5. Il résulte de la jurisprudence de la Cour de justice de l'Union européenne que l'article 41 de la Charte des droits fondamentaux de l'Union européenne, prévoyant le droit à être entendu par l'autorité administrative, s'adresse uniquement aux institutions et organes de l'Union. Le moyen tiré de sa violation par une autorité d'un Etat membre est donc inopérant. Toutefois, il résulte également de cette jurisprudence que le droit d'être entendu fait partie intégrante du respect des droits de la défense, principe général du droit de l'Union. Ce droit se définit comme celui de toute personne de faire connaître, de manière utile et effective, son point de vue au cours d'une procédure administrative avant l'adoption de toute décision susceptible d'affecter de manière défavorable ses intérêts. Il ne saurait cependant être interprété en ce sens que l'autorité nationale compétente est tenue, dans tous les cas, d'entendre l'intéressé lorsque celui-ci a déjà eu la possibilité de présenter, de manière utile et effective, son point de vue sur la décision en cause. Par ailleurs, une atteinte à ce droit n'est susceptible d'affecter la régularité de la procédure à l'issue de laquelle une décision d'éloignement est prise que si la personne concernée a été privée de la possibilité de présenter des éléments pertinents qui auraient pu influer sur le contenu de cette décision, ce qu'il lui revient, le cas échéant, d'établir devant la juridiction saisie.
6. En l'espèce, si Mme A soutient que son droit à être entendue a été méconnu en ce qu'elle n'a pas été informée de ce qu'elle pouvait faire l'objet d'une mesure d'éloignement et en ce qu'elle n'a pas été mise en mesure de formuler des observations avant la notification de l'arrêté en litige, elle ne précise pas, en tout état de cause, en quoi elle disposait d'informations pertinentes tenant à sa situation personnelle qu'elle a été empêchée de porter à la connaissance de l'administration avant que ne soit pris l'arrêté attaqué qui, si elles avaient pu être communiquées à temps, auraient été de nature à faire obstacle à la décision attaquée. Par suite, le moyen tiré de ce que l'arrêté en litige a été pris en méconnaissance du droit de la requérante à être entendue ne peut qu'être écarté.
7. En second lieu, le moyen soulevé et tiré de la méconnaissance des stipulations de l'article 8 de la convention européenne de sauvegarde des droits de l'homme et des libertés fondamentales du 4 novembre 1950 n'est assorti d'aucune précision permettant d'en apprécier le bien-fondé.
S'agissant de la décision de refus de délai de départ volontaire :
8. Si Mme A soutient que la décision attaquée est intervenue en méconnaissance des dispositions de l'article L. 612-1 du code de l'entrée et du séjour des étrangers et du droit d'asile, elle n'assortit cependant ce moyen d'aucune précision permettant d'en apprécier le bien-fondé. Ce moyen ne peut par suite qu'être écarté.

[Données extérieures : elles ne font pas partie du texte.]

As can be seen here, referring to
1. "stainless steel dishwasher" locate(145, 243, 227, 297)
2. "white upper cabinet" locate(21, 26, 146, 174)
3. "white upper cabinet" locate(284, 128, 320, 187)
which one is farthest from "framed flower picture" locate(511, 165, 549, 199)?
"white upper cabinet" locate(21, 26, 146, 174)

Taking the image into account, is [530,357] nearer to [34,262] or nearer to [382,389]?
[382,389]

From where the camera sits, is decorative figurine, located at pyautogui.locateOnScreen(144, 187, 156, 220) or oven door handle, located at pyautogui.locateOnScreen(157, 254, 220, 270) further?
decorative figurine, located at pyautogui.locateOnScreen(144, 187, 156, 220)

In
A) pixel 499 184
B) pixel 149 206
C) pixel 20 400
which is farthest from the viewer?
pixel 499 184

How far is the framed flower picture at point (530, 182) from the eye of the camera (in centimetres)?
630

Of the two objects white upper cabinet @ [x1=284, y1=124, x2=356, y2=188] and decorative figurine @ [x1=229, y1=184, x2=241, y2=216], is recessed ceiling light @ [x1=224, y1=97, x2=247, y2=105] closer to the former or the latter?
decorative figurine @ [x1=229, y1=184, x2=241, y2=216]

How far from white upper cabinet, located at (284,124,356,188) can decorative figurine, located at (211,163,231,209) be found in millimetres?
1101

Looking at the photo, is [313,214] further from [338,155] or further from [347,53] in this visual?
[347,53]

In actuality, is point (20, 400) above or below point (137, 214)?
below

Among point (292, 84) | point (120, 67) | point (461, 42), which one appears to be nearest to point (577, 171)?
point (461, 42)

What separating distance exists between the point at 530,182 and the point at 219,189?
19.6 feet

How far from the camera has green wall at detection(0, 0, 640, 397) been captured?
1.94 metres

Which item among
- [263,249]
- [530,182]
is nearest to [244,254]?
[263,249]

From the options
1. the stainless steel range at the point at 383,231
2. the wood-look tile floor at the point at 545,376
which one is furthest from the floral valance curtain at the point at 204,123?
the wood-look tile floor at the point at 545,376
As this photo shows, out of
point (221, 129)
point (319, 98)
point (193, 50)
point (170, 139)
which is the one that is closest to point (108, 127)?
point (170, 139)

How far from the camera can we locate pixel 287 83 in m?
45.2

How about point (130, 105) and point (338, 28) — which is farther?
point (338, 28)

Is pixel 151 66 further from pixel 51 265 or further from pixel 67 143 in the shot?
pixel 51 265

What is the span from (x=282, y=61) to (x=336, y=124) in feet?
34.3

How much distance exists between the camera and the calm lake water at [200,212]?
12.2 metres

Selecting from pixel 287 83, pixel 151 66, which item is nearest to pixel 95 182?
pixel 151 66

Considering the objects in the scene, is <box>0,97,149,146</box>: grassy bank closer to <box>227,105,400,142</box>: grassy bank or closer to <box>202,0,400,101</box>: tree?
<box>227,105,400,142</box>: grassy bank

S'agissant de la décision fixant le pays de destination :
9. Mme A soulève le moyen tiré de la méconnaissance des stipulations de l'article 3 de la convention européenne de sauvegarde des droits de l'homme et des libertés fondamentales du 4 novembre 1950 en ce qu'elle fait part de craintes en cas de retour en Tunisie. Elle n'assortit cependant ce moyen d'aucune précision permettant d'en apprécier le bien-fondé. Si elle précise qu'une demande d'asile est en cours, il ne ressort pas des pièces du dossier qu'une telle demande ait été déposée. Par suite, le moyen précité doit être écarté.

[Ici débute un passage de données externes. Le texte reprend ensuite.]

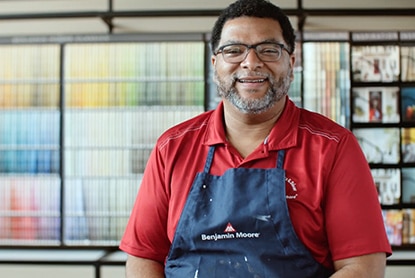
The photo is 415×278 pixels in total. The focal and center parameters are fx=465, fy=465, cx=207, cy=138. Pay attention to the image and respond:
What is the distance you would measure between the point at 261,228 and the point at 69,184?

S'agissant de la décision d'interdiction de retour sur le territoire français :
10. En premier lieu, il ressort de la décision contestée que, pour interdire à Mme A de retourner sur le territoire français, le préfet des Alpes-Maritimes relève qu'elle déclare être entrée en France depuis trois mois et qu'elle ne démontre pas y avoir habituellement résidé depuis, et qu'elle ne justifie pas de la nature et de l'ancienneté de ses liens avec la France. Par suite, et alors qu'un tel arrêté n'a pas à mentionner l'ensemble des circonstances de fait propres à la situation de l'intéressée, le moyen tiré de l'insuffisance de motivation de l'arrêté du 19 octobre 2023 ne peut qu'être écarté.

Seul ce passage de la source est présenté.